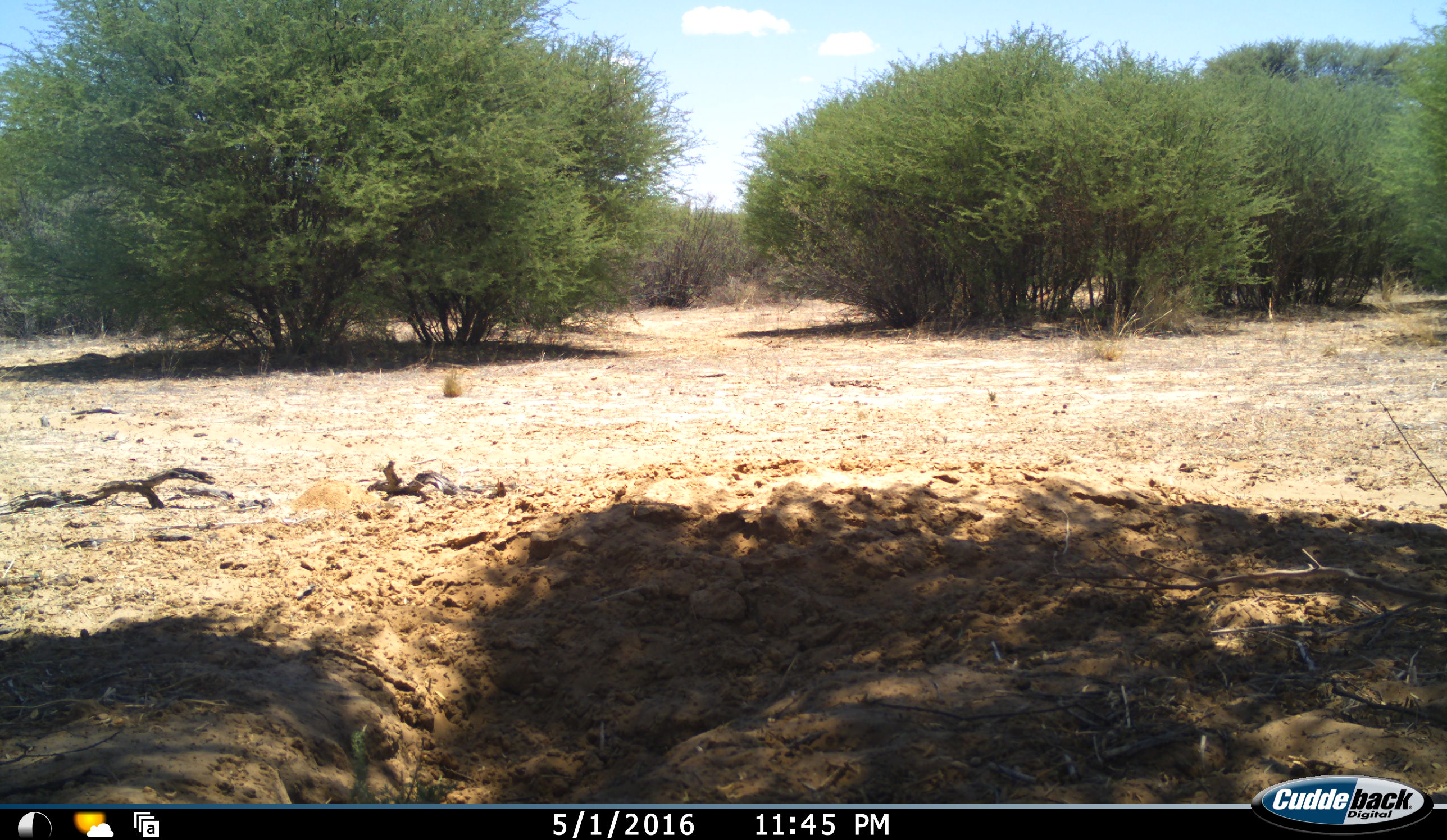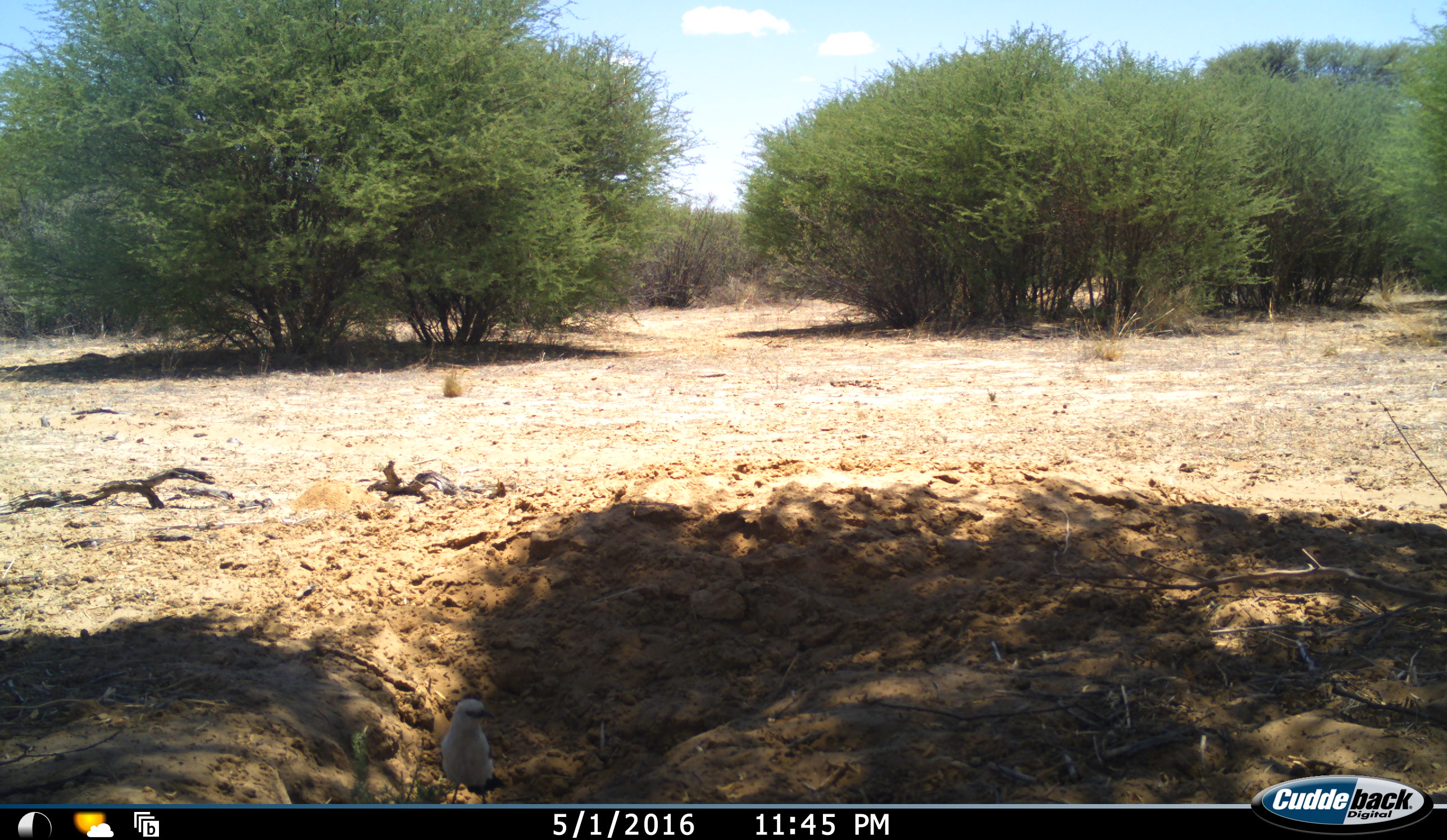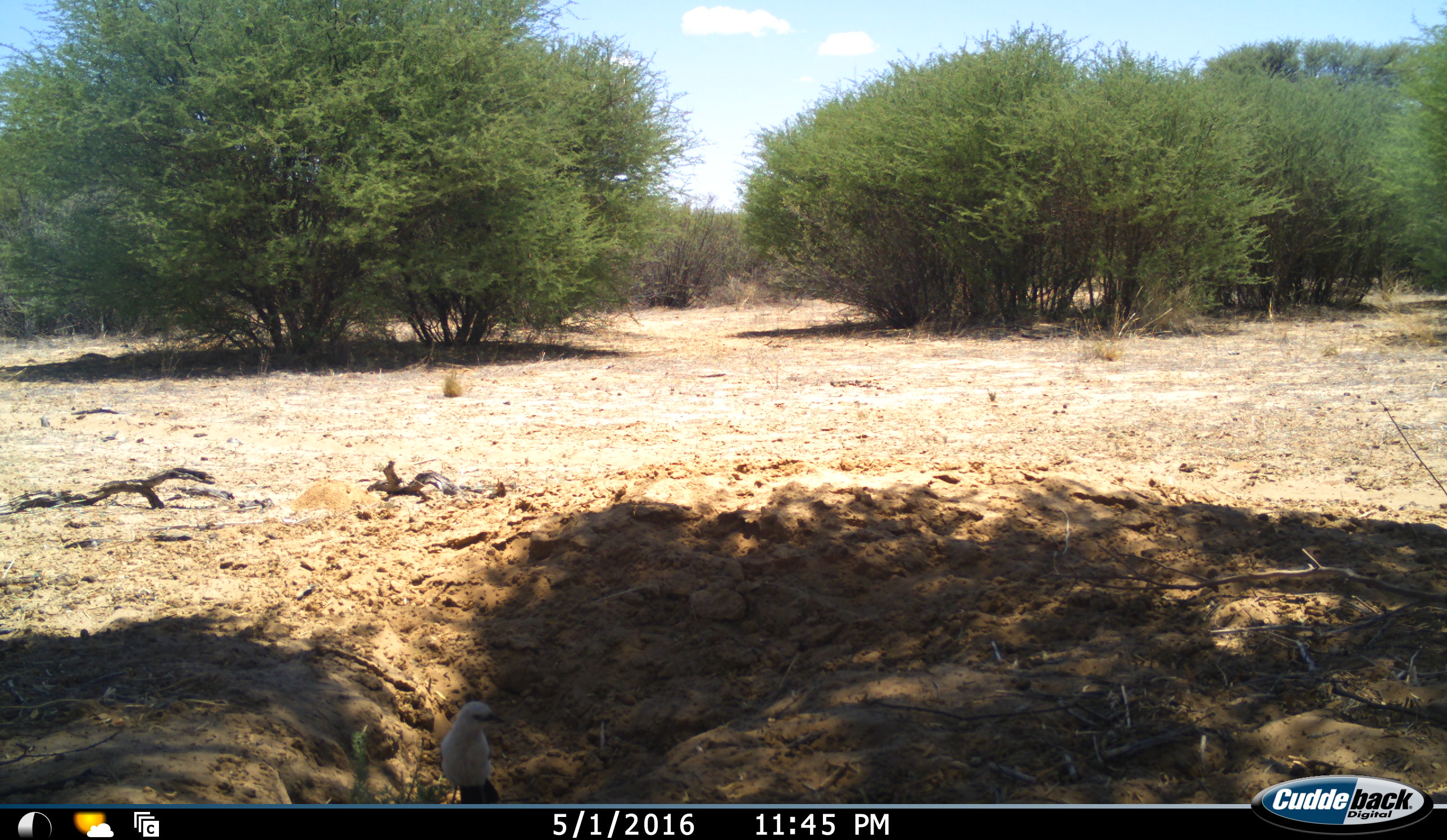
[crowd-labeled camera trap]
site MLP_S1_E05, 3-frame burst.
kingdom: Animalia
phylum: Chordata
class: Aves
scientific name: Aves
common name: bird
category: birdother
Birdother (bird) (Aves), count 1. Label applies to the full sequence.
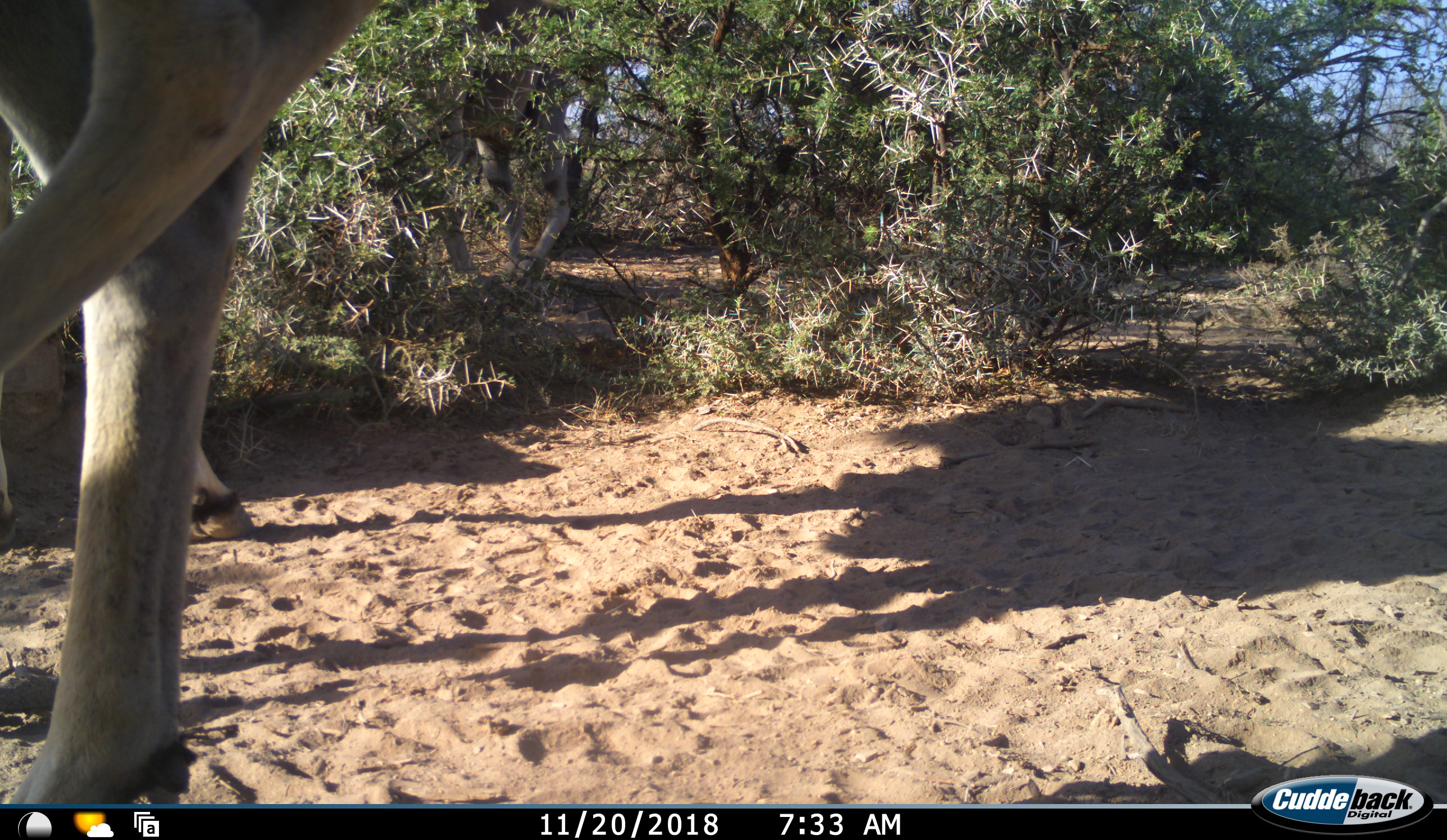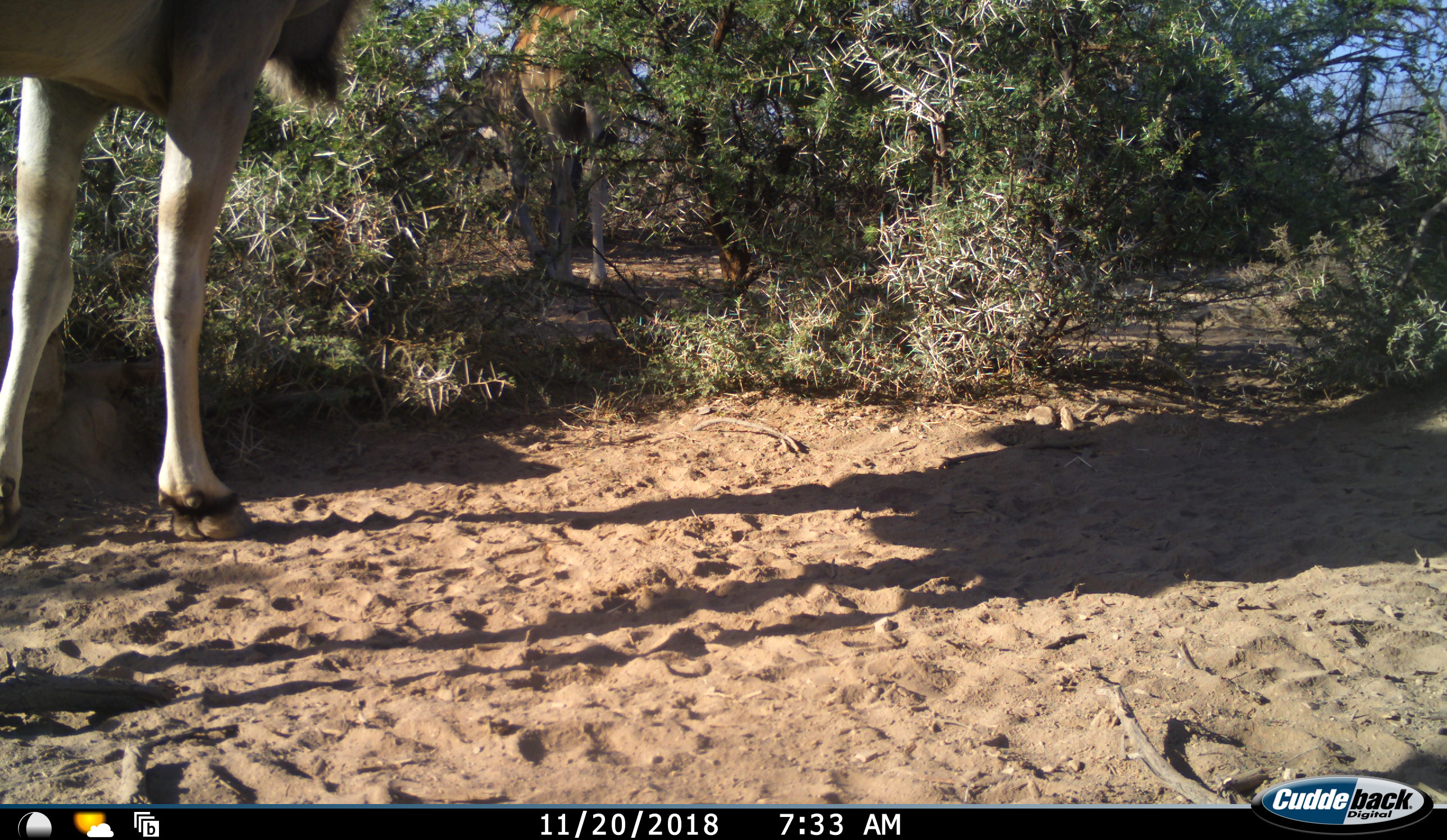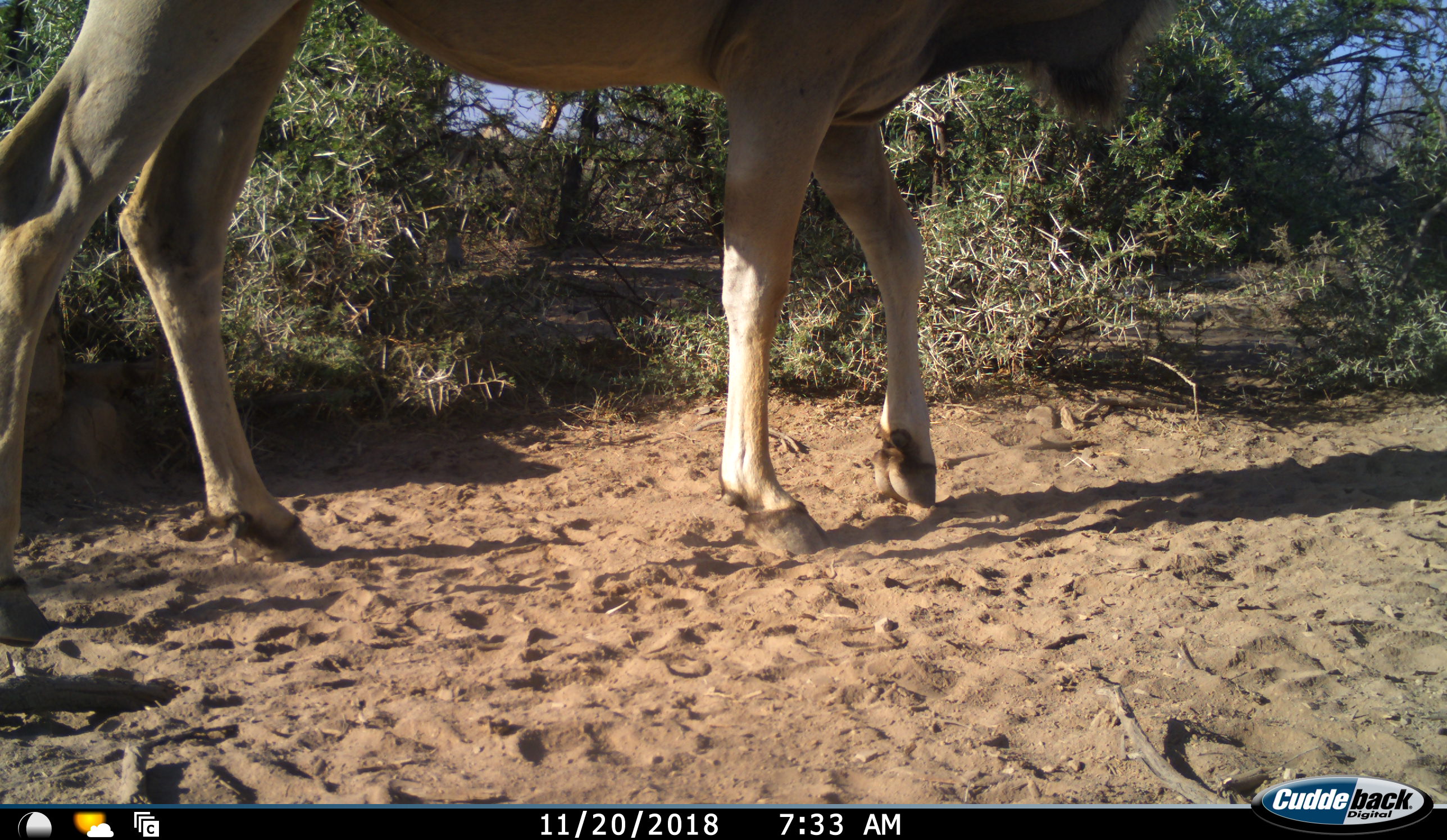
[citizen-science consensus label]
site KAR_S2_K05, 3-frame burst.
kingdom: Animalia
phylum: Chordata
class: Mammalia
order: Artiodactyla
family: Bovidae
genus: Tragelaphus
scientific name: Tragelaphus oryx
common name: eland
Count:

• To do: Each record above needs to be copied exactly, with images left out.

• Exercise solution:
[crowd-labeled camera trap]
site MLP_S1_E05, 3-frame burst.
kingdom: Animalia
phylum: Chordata
class: Aves
scientific name: Aves
common name: bird
category: birdother
Birdother (bird) (Aves), count 1. Label applies to the full sequence.
[citizen-science consensus label]
site KAR_S2_K05, 3-frame burst.
kingdom: Animalia
phylum: Chordata
class: Mammalia
order: Artiodactyla
family: Bovidae
genus: Tragelaphus
scientific name: Tragelaphus oryx
common name: eland
Count:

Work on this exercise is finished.